Un départ de la chaîne. — Le capitaine Viez et son lieutenant Thierry. — La complainte des galériens. — La visite hors de Paris. — Humanité des argouzins. — Ils encouragent le vol. — Le pain transformé en valise. — Malheureuse tentative d’évasion. — Le bagne de Brest. — Les bénédictions.


C’était le 20 novembre 1797 : toute la matinée on avait remarqué dans la prison un mouvement qui n’était pas ordinaire. Les détenus n’étaient pas sortis des cabanons ; les portes s’ouvraient et se refermaient à chaque instant avec fracas ; les guichetiers allaient, venaient d’un air affairé ; dans la grande cour, on déchargeait des fers dont le bruit arrivait jusqu’à nous. Vers onze heures, deux hommes vêtus d’un uniforme bleu, entrèrent au Fort-Mahon, où depuis huit jours, j’avais été replacé avec mes camarades d’évasion ; c’était le capitaine de la chaîne et son lieutenant. « Eh bien ! » dit le capitaine, en nous montrant ce sourire qui annonce une familiarité bienveillante, « y a-t-il ici des chevaux de retour (forçats évadés) ? Et tandis qu’il parlait, c’était à qui s’empresserait pour faire sa cour : Bonjour, M. Viez ; bonjour, M. Thierry, s’écriait-on de toutes parts. Ces saluts étaient même répétés par des prisonniers qui n’avaient jamais vu ni Viez, ni Thierry, mais qui, en se donnant un air de connaissance, espéraient se les rendre favorables. Il était difficile que le capitaine, c’était Viez, ne s’enivrât pas un peu de ces hommages : cependant comme il était habitué à de pareils honneurs, il ne perdait pas la tête, et il reconnaissait parfaitement les siens. Il aperçut Desfosseux : « Ah ! ah ! dit-il, voilà un ferlampier (condamné habile à couper ses fers), qui a déjà voyagé avec nous. Il m’est revenu que tu as manqué d’être fauché (guillotiné) à Douai, mon garçon. Tu as bien fait de manquer, mordieu ! car, vois-tu, il vaut encore mieux retourner au pré (bagne), que le taule (bourreau) ne joue au panier avec notre sorbonne (tête). Au surplus, mes enfants, que tout le monde soit calme, et l’on aura le bœuf avec du persil. » Le capitaine ne faisait que commencer son inspection, il la continua en adressant d’aussi aimables plaisanteries à toute sa marchandise, c’était de ce nom qu’il appelait les condamnés.

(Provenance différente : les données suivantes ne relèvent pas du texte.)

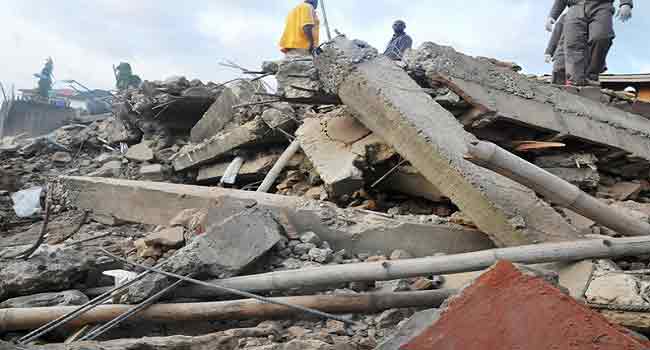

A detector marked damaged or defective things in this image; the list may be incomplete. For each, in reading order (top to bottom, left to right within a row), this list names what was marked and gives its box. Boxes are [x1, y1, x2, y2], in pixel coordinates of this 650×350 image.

broken concrete block [124, 142, 154, 162]
broken concrete block [139, 163, 165, 180]
broken concrete block [124, 206, 280, 302]
broken concrete block [173, 117, 288, 172]
broken concrete block [197, 153, 278, 183]
broken concrete block [55, 178, 494, 258]
broken concrete block [296, 114, 388, 198]
cracked concrete beam [314, 37, 576, 246]
broken concrete block [316, 37, 576, 246]
broken concrete block [404, 43, 650, 178]
broken concrete block [540, 167, 596, 191]
broken concrete block [604, 182, 640, 201]
broken concrete block [0, 290, 88, 308]
broken concrete block [402, 262, 644, 348]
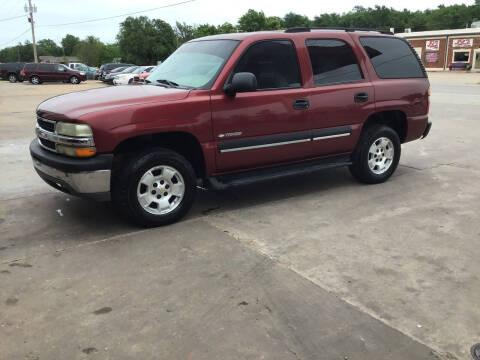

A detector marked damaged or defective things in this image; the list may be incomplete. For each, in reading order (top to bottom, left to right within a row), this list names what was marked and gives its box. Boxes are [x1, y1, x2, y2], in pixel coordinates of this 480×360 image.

cracked concrete [0, 71, 480, 358]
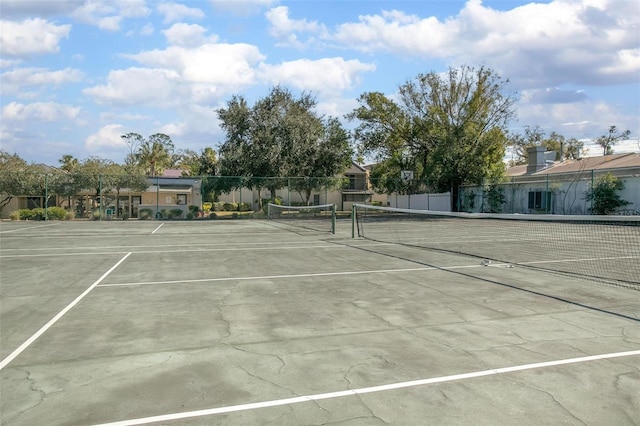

Le moment critique approche : nous descendons dans la cour des fers, où le médecin de la prison nous visite pour s’assurer si tout le monde est à peu près en état de supporter les fatigues de la route. Nous sommes tous déclarés bons, quoique plusieurs d’entre nous se trouvent dans un état déplorable. Chaque condamné quitte ensuite la livrée de la maison pour revêtir ses propres habits : ceux qui n’en ont point reçoivent un sarrau et un pantalon de toile, bien insuffisants pour se défendre des froids et de l’humidité. Les chapeaux, les vêtements un peu propres qu’on laisse aux condamnés, sont lacérés d’une manière particulière, afin de prévenir les évasions : on ôte, par exemple, aux chapeaux le bord, et le collet aux habits. Aucun condamné ne peut enfin conserver plus de six francs ; l’excédent de cette somme est remis au capitaine, qui vous le délivre en route, au fur et à mesure qu’on en a besoin. On élude toutefois assez facilement cette mesure, en plaçant des louis dans des gros sous creusés au tour.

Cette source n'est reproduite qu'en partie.